In Canada, Tilray holds the number one cannabis market share position with 8.3% market share in the second quarter. During the quarter, it widened its lead over the next-largest licensed producer to 176 basis points.

The company would consider acquisitions in the cannabis sector in Canada, he said.

Tilray ended the quarter with $433.5 million in cash and securities.

Tilray’s second-quarter loss of $61.64 million, or 11 cents a share, came after it reported net income of $5.8 million, or breakeven per share, in the year-ago quarter.

Adjusted losses totaled 6 cents a share, matching the analyst estimate in a survey by FactSet.

The company’s second-quarter net revenue fell to $144.14 million from $155.15 million in the year-ago period. On a constant currency basis, net revenue in the latest quarter totaled $157.6 million.

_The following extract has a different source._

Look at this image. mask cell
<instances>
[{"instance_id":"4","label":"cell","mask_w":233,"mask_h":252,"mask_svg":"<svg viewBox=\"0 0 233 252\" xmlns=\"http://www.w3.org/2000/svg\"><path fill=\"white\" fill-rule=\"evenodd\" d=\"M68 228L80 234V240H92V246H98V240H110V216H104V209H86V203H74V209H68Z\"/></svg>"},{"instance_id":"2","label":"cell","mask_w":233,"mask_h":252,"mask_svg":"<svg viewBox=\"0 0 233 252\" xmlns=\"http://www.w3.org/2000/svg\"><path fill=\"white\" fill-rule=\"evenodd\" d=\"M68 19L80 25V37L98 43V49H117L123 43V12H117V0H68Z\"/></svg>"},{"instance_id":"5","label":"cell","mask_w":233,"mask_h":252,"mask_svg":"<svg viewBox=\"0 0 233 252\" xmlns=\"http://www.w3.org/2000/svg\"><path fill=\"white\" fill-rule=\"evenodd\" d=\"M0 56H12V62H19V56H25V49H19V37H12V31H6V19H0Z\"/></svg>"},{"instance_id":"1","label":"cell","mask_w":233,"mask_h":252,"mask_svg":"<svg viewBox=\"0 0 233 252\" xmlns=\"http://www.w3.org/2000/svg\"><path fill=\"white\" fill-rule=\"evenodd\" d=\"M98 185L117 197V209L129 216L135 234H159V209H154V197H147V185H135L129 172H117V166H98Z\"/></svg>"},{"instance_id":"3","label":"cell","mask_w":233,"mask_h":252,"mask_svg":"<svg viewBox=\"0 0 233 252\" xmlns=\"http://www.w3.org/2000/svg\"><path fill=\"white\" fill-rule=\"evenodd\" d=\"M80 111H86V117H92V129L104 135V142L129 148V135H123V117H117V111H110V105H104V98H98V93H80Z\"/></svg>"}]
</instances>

Tilray said it’s close to meeting its annualized cost savings target of $130 million. Simon did not provide a figure for the number of jobs it cut in the quarter, but said the company has a hiring freeze currently.

Tilray would also consider growing other types of products such as fruits or vegetables in its 3 million square feet of greenhouses if the opportunity presents itself, he said.

“We want full utilization of our assets that can generate cash,” he said.
“We’re out there looking to make sure we’re using every asset.”

He also sees more potential in Canada for drinks with THC.

“One day you’ll be able to walk into a bar in Canada and get a drink on draught or buy it at a liquor store rather than a cannabis dispensary,” he said.

Shares of Tilray fell 4.9% on Monday. The stock is down 56.3% in the past 12 months and up 4% so far in 2023. The Cannabis ETF THCX, +1.37% is down 67.3% in the past 12 months and ahead by 2.7% so far in 2023.